**Document section**
----

This Ride Is History | EPIC RIDES

A Norge Among the Adirondacks

Latitude: 44° 16’ 18’’ N Longitude: 74° 40’ 17’’ W

The trip announced its future listing in the register of transcendent rides just a couple of hours in, as New York Route 30 unspooled along the western shore of Sacandaga Lake, southernmost of the Adirondack Park's extravagance of lakes. I had not been thinking of anything for a very long time, which I realized only when a thought occurred: If only this ride could last forever… Heading north, I'm hoping never to turn south again. Well, I would not face that inevitability for four days. For now I could pretend there was only road ahead.

The so-called Blue Line—boundary of the 6.1 million-acre park, largest in the contiguous United States—is invisible, yet crossing it feels visceral: As soon as you enter, you have changed climates, or continents, or epochs. The barometric pressure shifts. All of a sudden, you are riding into history.

The Ticonderoga Ferry has been shuttling passengers across Lake Champlain since 1759

I was, both oddly and appropriately, doing so on a motorcycle from Europe's longest continuously producing manufacturer. The 2014 Moto Guzzi Norge, on which I entered our largest National Historic Landmark, is a sport-tourer whose bloodlines stretch back to 1928. It is not easy to imagine the ride taken by Giuseppe Guzzi that year to promote the fully sprung 500 Gran Turismo developed with his brother Carlo. The advance it represented would soon be universally adopted, but the public initially declined an enthusiastic embrace of the first swingarm-equipped motorcycle. A showy proof of its worth had thus to be devised: a long, lonely one. And so Giuseppe left Mandello del Lario on the genteel shores of Lake Como. Four weeks of rocky road later, he glimpsed the Barents Sea beyond the cliffs of Norway's North Cape; he had traveled some 4,000 miles to the Arctic Circle. Without heated grips.

----

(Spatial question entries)
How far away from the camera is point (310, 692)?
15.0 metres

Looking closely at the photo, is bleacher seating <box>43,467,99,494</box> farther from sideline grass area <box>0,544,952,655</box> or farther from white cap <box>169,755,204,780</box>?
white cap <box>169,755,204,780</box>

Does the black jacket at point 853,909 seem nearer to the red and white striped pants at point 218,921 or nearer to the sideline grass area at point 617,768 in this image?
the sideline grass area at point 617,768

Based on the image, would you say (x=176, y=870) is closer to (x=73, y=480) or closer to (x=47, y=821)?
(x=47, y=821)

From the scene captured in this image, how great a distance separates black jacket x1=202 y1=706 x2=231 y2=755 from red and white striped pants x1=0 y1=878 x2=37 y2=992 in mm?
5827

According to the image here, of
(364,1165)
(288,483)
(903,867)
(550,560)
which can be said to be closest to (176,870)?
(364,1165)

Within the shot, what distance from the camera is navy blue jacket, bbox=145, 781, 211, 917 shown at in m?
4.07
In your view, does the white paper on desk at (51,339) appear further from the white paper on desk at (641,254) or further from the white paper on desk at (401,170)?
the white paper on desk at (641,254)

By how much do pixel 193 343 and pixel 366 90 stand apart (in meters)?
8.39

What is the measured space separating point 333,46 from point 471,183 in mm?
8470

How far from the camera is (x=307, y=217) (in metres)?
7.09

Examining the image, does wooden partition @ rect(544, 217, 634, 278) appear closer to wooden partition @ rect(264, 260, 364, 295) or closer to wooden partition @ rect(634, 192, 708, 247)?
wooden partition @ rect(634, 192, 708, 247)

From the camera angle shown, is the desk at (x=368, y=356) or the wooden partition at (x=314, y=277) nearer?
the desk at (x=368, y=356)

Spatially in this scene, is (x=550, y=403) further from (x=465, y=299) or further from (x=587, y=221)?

----

**Work to do**
Continue the article about riding the Moto Guzzi Norge through the Adirondacks, starting right after its final sentence. The material plays no part in this.

**Response to the task**
I was absurdly coddled by comparison, but it was an adventure nonetheless. It is always an adventure on a Guzzi, even one with a wide, cushy saddle. There is an exchange rate for every world economy, and that of the fully modern motorcycle is this: The inscrutability of what lies beneath the impossible-to-detach fairing pays fair and square for a ride so smooth that to cavil about it is like demanding to unsee the swimsuit issue after discovering it's been Photoshopped. Impossible, and unwished for anyway.

The Vanderbilts’ Great Camp Sagamore

I would never dream of complaining—not when I've been given the kind of gift that is bestowed only in the realm of the motorcycle. This is scientific fact, laboratory proved. Over and over I have been the recipient of stunning largesse: now on the roads of northern New York I receive again, in the form of an opportunity to experience the shivery paradox of a machine that disappears beneath you—daunting 600-pound weight vanishing under power so that the rider might as well be skating a river of smooth ice—while being delivered to the deeply concrete pleasures of the changing view. Long stretches of unfettered wildness, a 30-second film clip of watery abandon under a bridge, mountains brooding from afar, time slowing long enough to live a few moments in a small-town past, Saturday night at the single-screen movie theater, Sunday morning in the wainscoted solemnity of a clapboard church.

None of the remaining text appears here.